In conclusion, Supreme Court’s decision in Bhaven Construction once again makes clear that under the jurisprudential doctrine of kompetenz-kompetenz, the sole arbitrator or an arbitral tribunal is empowered to adjudicate on, and determine, its own jurisdiction. This is statutorily enshrined in Section 16 of the Act and thus any challenge to the jurisdiction of the arbitrator or tribunal would, in the first instance, necessarily have to be determined by the arbitrator or tribunal themselves, and can only subsequently be challenged in proceedings under Section 34 upon the passing of a final award.

In this case, the Apex Court has also noted that the arbitral process is modelled upon time limitations and the sanctity of the process or the time-line should under no circumstances be compromised by a party adopting filibuster tactics of initiating parallel proceedings.
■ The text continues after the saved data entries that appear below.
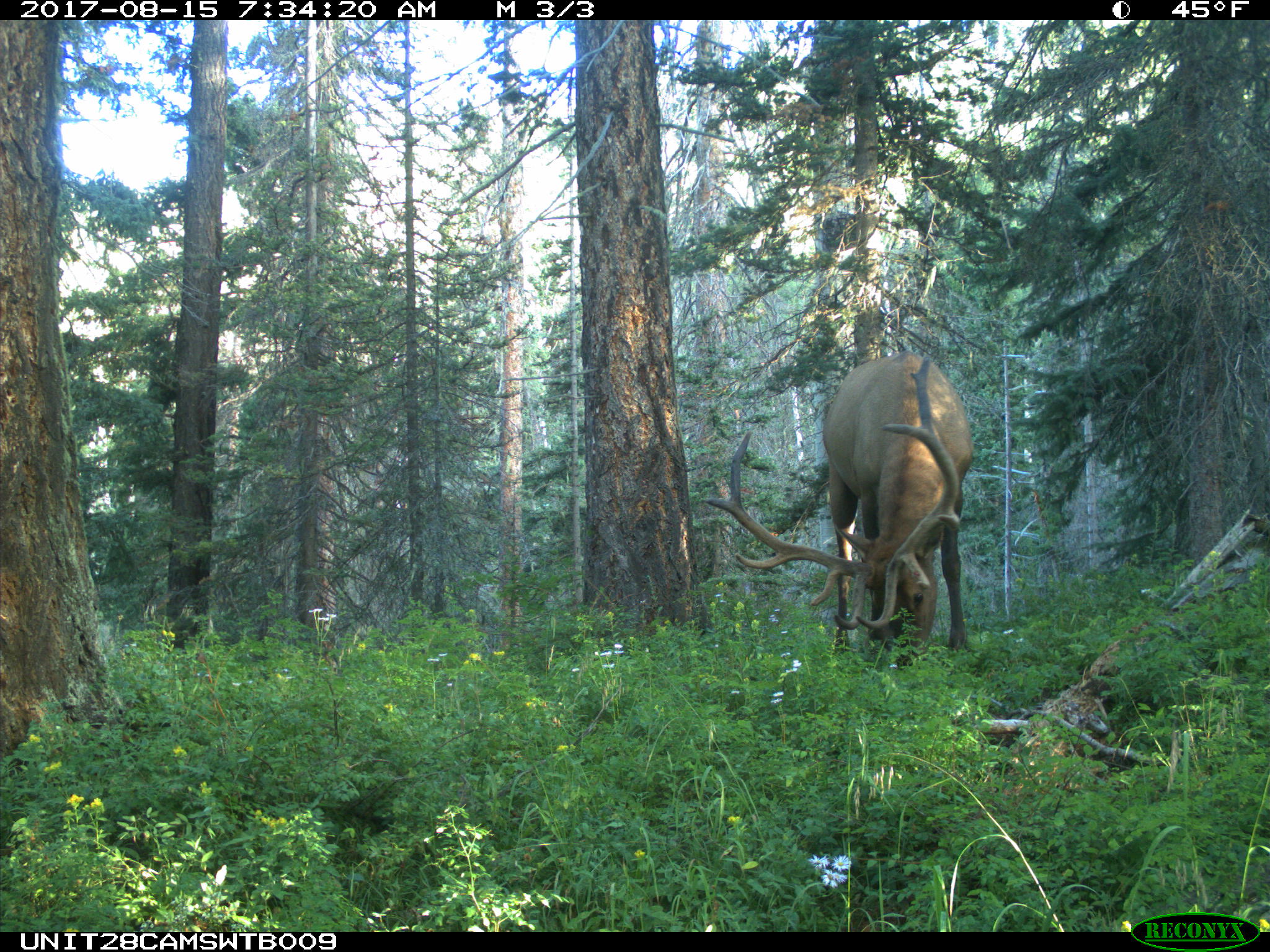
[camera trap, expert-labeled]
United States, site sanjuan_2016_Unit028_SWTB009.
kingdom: Animalia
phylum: Chordata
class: Mammalia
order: Artiodactyla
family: Cervidae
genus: Cervus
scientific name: Cervus elaphus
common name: red deer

One is hopeful that, going forward, this three-judge bench decision will act as a deterrent for unscrupulous litigants who attempt to undermine the legitimacy of arbitration as an effective dispute resolution mechanism and will stop regarding it as just being an alternate process.

After all, in the words of William Howard Taft, the 27th president of the United States (1909–1913) and the tenth Chief Justice of the United States (1921–1930), the only person to have held both offices, “The development of the doctrine of international arbitration, considered from the standpoint of its ultimate benefits to the human race, is the most vital movement of modern times. In its relation to the well-being of the men and women of this and ensuing generations, it exceeds in importance the proper solution of various economic problems which are constant themes of legislative discussion and enactment.”

Let us recognise the true meaning on these words and strive mightily towards improving the arbitration landscape in India. Asides from helping economic activity, this will also help ease the immense burden on our Courts which are already saddled with back-logs and an unenviable case load.